-------- SOURCE PASSAGE --------
Boermans prefers a “a batter that is rather thicker than the traditional, which results in a thicker oatcake. In my defence, it makes for a more durable oatcake which I can then turn easily in the pan without it breaking, and it ‘laces’ beautifully, the surface becoming dappled with the characteristic pockmarks and holes seen also on pikelets and crumpets. The thickness also allows for a wonderful contrast when toasted between the crisp outsides and the fluffy insides.” In fact, her oatcakes may well be closer to the original style than she realises: Yeatman notes in The Last Food of England that the oatcake has undergone a “change in identity” since going commercial. Once sourdough, mixed in wooden tubs “impregnated with years of barm and allowed to retain a little batter … which started the next fermentation … the modern oatcake, probably universal by 1914, is less than half the width, thinner, softer, regular and raised with compressed yeast”. However, I find a thinner batter much easier to work with.
-------- GIVEN DATA --------
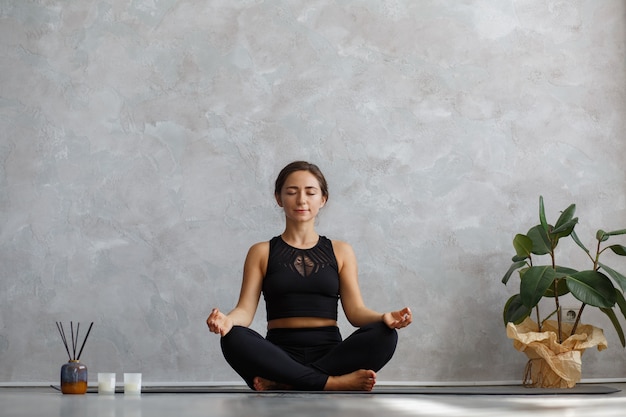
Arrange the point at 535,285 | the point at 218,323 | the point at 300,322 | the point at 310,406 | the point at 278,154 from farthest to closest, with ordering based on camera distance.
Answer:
--------
__TASK INSTRUCTIONS__
a: In the oatcake passage, what is the modern oatcake raised with?
b: Write the next few sentences of the oatcake passage, picking up after its final sentence.

__TASK ANSWERS__
a: Compressed yeast.

b:
Rose Prince’s staffordshire oatcakes

The yeast

As Yeatman explains, oatcakes these days use manufactured, rather than wild yeast, though I would love to try a sourdough version if anyone has a tried-and-tested recipe. Most of the versions I try call for fresh yeast (available from bakers, or even at the bakery counter of large supermarkets), but no one can detect any difference in flavour between fresh and the dried yeast that goes into Boermans’s pancakes, so use whichever you find easiest to get hold of and work with.

Bossons also adds bicarbonate of soda and baking powder to his batter in a belt-and-braces approach that does indeed yield a lovely lacy texture, but also gives them a marked chemical flavour no one is very keen on. Whether this is intentional or not (bicarbonate of soda isn’t an uncommon ingredient), it doesn’t go down well here. If your batter isn’t bubbly enough without it, it may be time to buy some more yeast.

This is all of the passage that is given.